■ **TEXT PROVIDED**
..............................
9. "Benefit" is defined to include any advantage and is not limited to property. This is consistent with Article 1(1) of the OECD Convention and with the domestic bribery offence recommendation of the Model Criminal Code Officers Committee in its December 1995 Final Report titled 'Theft, Fraud, Bribery and Related Offences'.
10. "Business advantage" is defined to mean an advantage in the conduct of business. This definition is consequential upon the term 'benefit' being defined to include any advantage; the term 'business advantage' is defined to mean a particular class of advantages, namely advantages in the conduct of business. Insertion of this definition is consequential upon acceptance of the recommendation at paragraph 6.39 of the Treaties Committee Report that the definitions in the Exposure Draft of the Bill be re-examined.
11. "Control" is defined to include, in relation to a company, body or association, control as a result of, or by means of, trusts, agreements, arrangements, understandings and practices, whether or not having legal or equitable force and whether or not based on legal or equitable rights. This definition is consequential upon use of the word 'control' in the definition of 'foreign public enterprise' in clause 70.1 (for example that term is defined to mean, inter alia, a company over which the government of a foreign country is in a position to exercise control - further details of the definition of the term 'foreign public enterprise' are set out below in paragraphs 15 to 18 inclusive).
12. "Duty" of a foreign public official is defined to mean any authority, duty, function or power that is conferred on the official or which the official holds himself or herself out as having. This definition is intended to cover every situation where an official is required to make a decision in the course of his or her work.
13. "Foreign country" is widely defined to include colonies or overseas territories or territories outside Australia whose international relations are governed by another country and other territories outside Australia which are partly self-governing but are not recognised by Australia as sovereign states.
14. "Foreign government body" is defined to include national, local or regional governments in a foreign country or an authority, body or enterprise of the government of the foreign country or of a part of the foreign country. The importance of different tiers of government varies markedly from one country to another.
15. "Foreign public enterprise" is defined after taking into account the terms of paragraphs 14 and 15 of the Commentaries to the OECD Convention which state:
'14. A "public enterprise" is any enterprise, regardless of its legal form, over which a government, or governments, may, directly or indirectly, exercise a dominant influence. This is deemed to be the case, inter alia, when the government or governments hold the majority of the enterprise's subscribed capital, control the majority of votes attaching to shares issued by the enterprise or can appoint a majority of the members of the enterprise's administrative or managerial body or supervisory board.
..............................
■ **PROMPT**
Carry on the passage on bribery-offence definitions from the point where it stops. The material that comes next has no connection to the passage on bribery-offence definitions.

■ **SOURCE DATA**
..............................
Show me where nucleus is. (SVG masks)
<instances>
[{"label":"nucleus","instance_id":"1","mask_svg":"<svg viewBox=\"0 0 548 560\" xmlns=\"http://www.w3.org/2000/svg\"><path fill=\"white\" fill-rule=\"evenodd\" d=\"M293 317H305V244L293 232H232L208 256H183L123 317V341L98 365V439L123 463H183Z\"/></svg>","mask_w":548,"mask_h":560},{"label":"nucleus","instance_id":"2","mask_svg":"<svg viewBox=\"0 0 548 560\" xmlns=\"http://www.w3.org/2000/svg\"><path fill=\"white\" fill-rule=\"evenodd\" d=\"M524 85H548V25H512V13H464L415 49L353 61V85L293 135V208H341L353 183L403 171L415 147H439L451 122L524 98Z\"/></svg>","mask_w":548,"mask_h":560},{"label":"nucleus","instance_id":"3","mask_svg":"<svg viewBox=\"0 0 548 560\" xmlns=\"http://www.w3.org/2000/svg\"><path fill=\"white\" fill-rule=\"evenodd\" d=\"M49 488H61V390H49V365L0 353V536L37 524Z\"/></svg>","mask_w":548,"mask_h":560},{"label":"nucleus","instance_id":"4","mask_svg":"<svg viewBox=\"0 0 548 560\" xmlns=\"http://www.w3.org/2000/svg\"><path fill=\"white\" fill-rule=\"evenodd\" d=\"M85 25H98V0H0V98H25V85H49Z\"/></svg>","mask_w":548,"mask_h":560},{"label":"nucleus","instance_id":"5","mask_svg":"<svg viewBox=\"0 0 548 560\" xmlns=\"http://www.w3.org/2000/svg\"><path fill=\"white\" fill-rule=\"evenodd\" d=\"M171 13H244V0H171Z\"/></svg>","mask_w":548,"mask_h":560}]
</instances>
..............................
■ **REPLY TO THE TASK**
15. An official of a public enterprise shall be deemed to perform a public function unless the enterprise operates on a normal commercial basis in the relevant market, i.e., on a basis which is substantially equivalent to that of a private enterprise, without preferential subsidies or other privileges.'
16. It is necessary that the legislation be precise. In order to capture the objectives of paragraph 14, paragraph (a) of the definition provides that in relation to a company, it includes one where the government of a foreign country holds more than 50% of issued share capital (subparagraph (a)(i)) or more than 50% of the voting power in the company (subparagraph (a)(ii)) or may appoint more than 50% of the company's board of directors (subparagraph (a)(iii)) or the foreign government is in a position to exercise control over the company (subparagraph (a)(v)) including expecting the directors to act in accordance with directions ((subparagraph (a)(iv)) - subparagraph (a)(iv) is similar to that part of the 'practical control' [of a company] test contained in subparagraph 55(1)(a)(i) of the Airports Act 1966).
17. Paragraph (b) of the definition provides that if the enterprise is a body or association other than a company it must be one where either:
- the members of the executive committee are accustomed or are under an obligation to act in accordance with the wishes of the government of a foreign country or part of it; or
- the government of a foreign country or part of it is in a position to exercise control over the body or association.
18. Finally paragraph (c) provides that the company (paragraph (a)) or, body or association (paragraph (b)) is only a 'foreign public enterprise' if it enjoys special legal rights, status, benefits or privileges under a law of a foreign country because of its relationship with the foreign government. This implements the restriction proposed at paragraph 15 of the Commentaries to the OECD Convention.
19. The term "foreign public official" is widely defined to mean a member or officer of a legislature of the country, a member of the executive, judiciary or magistracy of a foreign country or an individual who is employed by, or is under contract to, a foreign government or is holding or performing the duties of an appointment, office or position under a law of a foreign country or created by custom or convention of a foreign country or is otherwise in the service of a foreign government or a public international organisation or is an intermediary (or holds himself or herself out to be an authorised intermediary) of a foreign public official. This subclause was amended consequential upon acceptance of the recommendation at paragraph 6.39 of the Treaties Committee Report that the definitions in the Exposure Draft of the Bill be re-examined.
20. The term "public international organisation" is defined because foreign public officials can include persons who are officials of an public international organisationas well as persons who are officials of a foreign government. The term is defined to mean an organisation of which 2 or more countries or the governments of 2 or more countries are members or which has been established by an organisation of which 2 or more countries or governments of countries are members or which is a sub-group established by such an international organisation. The definition accords with paragraph 17 of the Commentaries to the OECD Convention and is similar to the definitions of "international organisation" in section 30B of the Veterans' Entitlement Act 1986 and in section 4 of the Nuclear Non-Proliferation (Safeguards) Act 1987.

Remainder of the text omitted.